Accessibility of Huggingface's OpenLLMLeaderboard Benchmark Test Sets

Is the new Huggingface OpenLLMLeaderboard’s benchmark test sets accessible to the public? If so, what measures are in place to prevent dataset misuse for fine-tuning and leaderboard manipulation?

Hi @bahgat

Yes, the Huggingface OpenLLMLeaderboard’s benchmark test sets are public. To prevent misuse, they have data usage agreements, activity monitoring, and regular audits.

Have you seen similar measures on other benchmark platforms?

Thanks @LLUMOAI for your reply. I’m not familiar with measures on other benchmark platforms, so I can’t make comparisons. However, I’m interested in learning more about the specific measures you mentioned for the Huggingface OpenLLMLeaderboard.

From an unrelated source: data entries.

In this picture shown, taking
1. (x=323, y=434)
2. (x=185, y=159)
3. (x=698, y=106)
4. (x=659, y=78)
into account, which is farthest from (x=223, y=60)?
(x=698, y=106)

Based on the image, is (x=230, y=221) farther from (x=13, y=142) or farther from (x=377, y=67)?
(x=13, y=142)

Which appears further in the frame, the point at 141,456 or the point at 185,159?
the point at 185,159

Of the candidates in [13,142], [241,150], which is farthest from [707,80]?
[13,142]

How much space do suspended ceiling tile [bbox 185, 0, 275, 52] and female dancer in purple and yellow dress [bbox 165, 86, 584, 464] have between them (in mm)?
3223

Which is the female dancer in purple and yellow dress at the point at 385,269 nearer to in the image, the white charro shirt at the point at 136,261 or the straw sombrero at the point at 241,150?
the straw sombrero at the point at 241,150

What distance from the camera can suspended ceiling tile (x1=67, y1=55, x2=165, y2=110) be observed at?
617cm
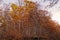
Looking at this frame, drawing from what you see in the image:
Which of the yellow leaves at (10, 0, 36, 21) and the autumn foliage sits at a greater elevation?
the yellow leaves at (10, 0, 36, 21)

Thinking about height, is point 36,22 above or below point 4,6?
below

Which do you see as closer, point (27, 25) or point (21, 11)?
point (27, 25)

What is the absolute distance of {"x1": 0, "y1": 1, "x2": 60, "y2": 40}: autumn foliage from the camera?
3789 millimetres

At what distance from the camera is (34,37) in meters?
3.80

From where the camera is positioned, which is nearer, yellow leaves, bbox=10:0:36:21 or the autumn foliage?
the autumn foliage

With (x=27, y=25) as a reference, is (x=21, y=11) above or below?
above

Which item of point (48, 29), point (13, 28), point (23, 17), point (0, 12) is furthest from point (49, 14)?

Could you please provide a source where Huggingface has officially stated these measures? I’d like to see more details about:

  1. The data usage agreements - What exactly do they entail?
  2. Activity monitoring - How is this implemented?
  3. Regular audits - What do these audits involve and how often are they conducted?

Hi @bahgat

For details on Hugging Face OpenLLMLeaderboard measures:

  1. Data Usage Agreements: See Terms of Service and Data Policies.
  2. Activity Monitoring: Check the OpenLLMLeaderboard docs.
  3. Regular Audits: Refer to their Transparency Report.

Hope this helps!